MONETARY POWERS AND DISABILITIES  119

2. THE POWER “TO * * * REGULATE * * * VALUE

        As with the power “To coin Money”, the allied power in Article I, Section 8, Clause 5 “To * * * regulate the Value thereof, and of foreign Coin” traces its ancestry to linguistically similar—and operatively identical—language in the Articles of Confederation, later successively modified in the Federal Convention of 1787.532 Of no little significance is the Framers’ consistent association, throughout its evolution, of the power “To * * * regulate * * * Value” with the cognate power “To * * * fix the Standard of Weights and Measures”, which also appears in Clause 5.533 Again, as with the power “To coin”, nowhere in the Constitution or in any of its antecedents does or did another explicit power exist to “regulate the Value” of “currency”, “bills of credit”, “securities”, “notes”, “paper money”, or anything other than United States and foreign coin. Therefore, on its face, the second and third phrases of Article I, Section 8, Clause 5 grant to Congress a power “To * * * regulate * * * Value” that that body can constitutionally exercise only on the “Money” it, or a foreign nation, coins. The verb “regulate” thus refers to a particular, specific activity relating only to coinage, rather than “granting general powers of legislation” to declare what shall have “Value”, and to what degree, as “Money”.534
        This is not because the Founding Fathers were economic illiterates, unconversant with what some people may flatter themselves are modern ideas about managed paper currencies.
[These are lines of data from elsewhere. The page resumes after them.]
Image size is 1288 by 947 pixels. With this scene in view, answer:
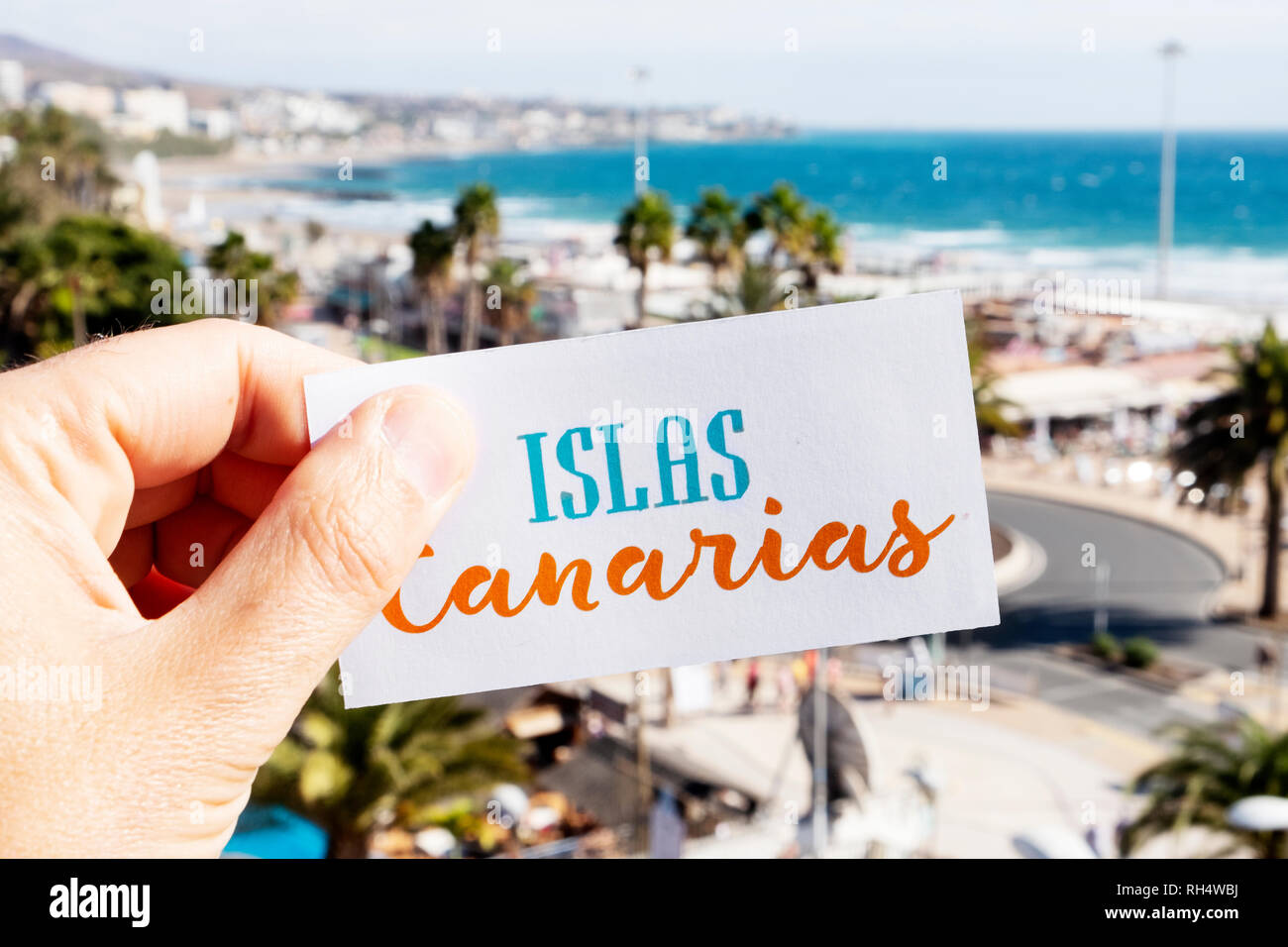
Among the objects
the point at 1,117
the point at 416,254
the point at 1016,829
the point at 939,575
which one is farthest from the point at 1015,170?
the point at 939,575

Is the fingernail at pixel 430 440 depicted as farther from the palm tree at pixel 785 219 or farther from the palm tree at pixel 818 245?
the palm tree at pixel 785 219

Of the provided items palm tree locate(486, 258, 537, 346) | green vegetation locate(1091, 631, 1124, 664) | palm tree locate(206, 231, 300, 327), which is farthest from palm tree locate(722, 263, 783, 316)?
palm tree locate(486, 258, 537, 346)

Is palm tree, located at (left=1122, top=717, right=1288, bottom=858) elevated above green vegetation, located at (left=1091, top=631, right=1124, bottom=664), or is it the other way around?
palm tree, located at (left=1122, top=717, right=1288, bottom=858)

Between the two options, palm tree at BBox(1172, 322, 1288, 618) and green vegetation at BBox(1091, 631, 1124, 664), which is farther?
palm tree at BBox(1172, 322, 1288, 618)

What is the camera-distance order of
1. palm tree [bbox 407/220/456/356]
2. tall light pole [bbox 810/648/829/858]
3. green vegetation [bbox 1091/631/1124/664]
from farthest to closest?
palm tree [bbox 407/220/456/356], green vegetation [bbox 1091/631/1124/664], tall light pole [bbox 810/648/829/858]

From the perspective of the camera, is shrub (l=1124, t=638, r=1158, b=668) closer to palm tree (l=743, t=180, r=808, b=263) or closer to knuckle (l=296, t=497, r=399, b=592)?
palm tree (l=743, t=180, r=808, b=263)

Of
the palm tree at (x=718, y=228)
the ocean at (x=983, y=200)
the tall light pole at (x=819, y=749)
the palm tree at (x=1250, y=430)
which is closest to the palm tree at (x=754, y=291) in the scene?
the tall light pole at (x=819, y=749)

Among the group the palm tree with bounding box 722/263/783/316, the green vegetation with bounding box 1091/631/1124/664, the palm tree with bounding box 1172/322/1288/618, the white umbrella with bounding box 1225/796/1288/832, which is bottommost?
the green vegetation with bounding box 1091/631/1124/664

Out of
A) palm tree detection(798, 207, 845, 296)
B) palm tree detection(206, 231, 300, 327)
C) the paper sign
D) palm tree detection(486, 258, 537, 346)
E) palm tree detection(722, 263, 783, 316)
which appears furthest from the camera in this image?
palm tree detection(486, 258, 537, 346)
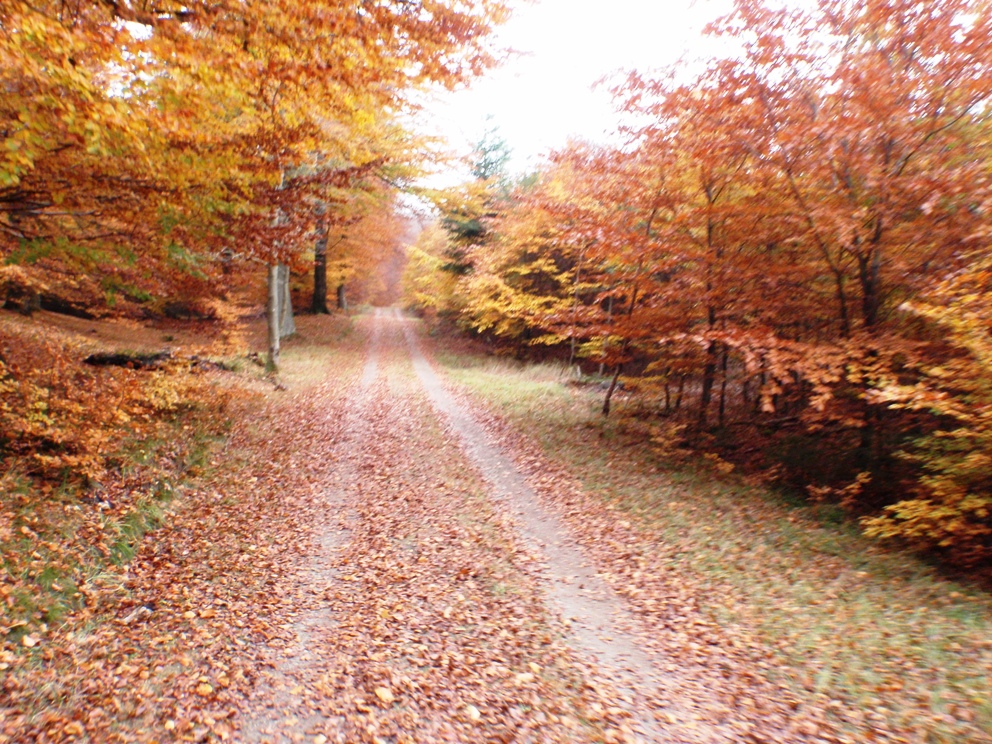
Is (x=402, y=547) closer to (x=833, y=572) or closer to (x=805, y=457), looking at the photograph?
(x=833, y=572)

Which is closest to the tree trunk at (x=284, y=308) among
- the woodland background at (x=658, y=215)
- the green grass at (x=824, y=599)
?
the woodland background at (x=658, y=215)

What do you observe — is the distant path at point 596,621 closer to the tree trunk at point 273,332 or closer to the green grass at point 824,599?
the green grass at point 824,599

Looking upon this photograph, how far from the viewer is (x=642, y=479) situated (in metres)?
10.3

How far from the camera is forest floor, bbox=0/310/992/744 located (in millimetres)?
4336

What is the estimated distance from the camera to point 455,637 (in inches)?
219

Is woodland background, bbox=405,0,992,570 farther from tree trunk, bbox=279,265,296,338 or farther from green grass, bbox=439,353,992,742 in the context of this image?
tree trunk, bbox=279,265,296,338

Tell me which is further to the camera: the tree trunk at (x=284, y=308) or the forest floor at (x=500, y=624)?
the tree trunk at (x=284, y=308)

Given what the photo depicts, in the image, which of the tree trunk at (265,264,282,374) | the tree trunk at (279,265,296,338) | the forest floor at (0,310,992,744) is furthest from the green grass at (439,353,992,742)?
the tree trunk at (279,265,296,338)

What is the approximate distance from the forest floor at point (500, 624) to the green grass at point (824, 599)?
0.03 metres

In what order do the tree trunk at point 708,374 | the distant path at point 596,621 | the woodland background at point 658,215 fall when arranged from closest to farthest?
the distant path at point 596,621, the woodland background at point 658,215, the tree trunk at point 708,374

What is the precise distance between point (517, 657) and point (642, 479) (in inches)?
220

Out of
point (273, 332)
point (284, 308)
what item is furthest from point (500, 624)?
point (284, 308)

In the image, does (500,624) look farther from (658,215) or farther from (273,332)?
(273,332)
To the contrary: From their own experiences and their knowledge of Colonial history, they were well aware that legislatures and courts had often attempted to manage paper money, by setting rates of exchange for “bills of credit”, and revaluing (“scaling”) contracts expressed in paper money, using

532 Arts. of Confed'n art. IX: “The united states in congress assembled shall * * * have the sole and exclusive right and power of regulating the alloy and value of coin struck by their own authority, or by that of the respective states-fixing the standard of weights and measures throughout the united states * * * .”
        The records of the Committee of Detail contain two versions of the power: viz., “S. & H.D. in C. ass. shall have the exclusive Right of coining Money—regulating its Alloy & Value—fixing the Standard of Weights and Measures throughout the U.S.”; and “to coin Money; to regulate the [Alloy and] Value of foreign Coin; to fix the Standard of Weights and Measures”. 2 Records of the Federal Convention, ante note 128, at 136, 167 (words in brackets crossed out in original version). The Reports of the Committee of Detail and the Committee of Style and Arrangement both contain the language: “To coin money; To regulate the value of foreign coin; To fix the standard of weights and measures”. Id. at 182, 569. The final Report of the Committee of Style adopted the constitutional text. Id. at 595.


533 This, of course, reflected the conjunction in English common law, which located both powers within the King's prerogative. See 1 W. Blackstone, Commentaries, ante note 172, at 274-78.

534 See Scott v. Sandford, 60 U.S. (19 How.) 393, 440 (1857).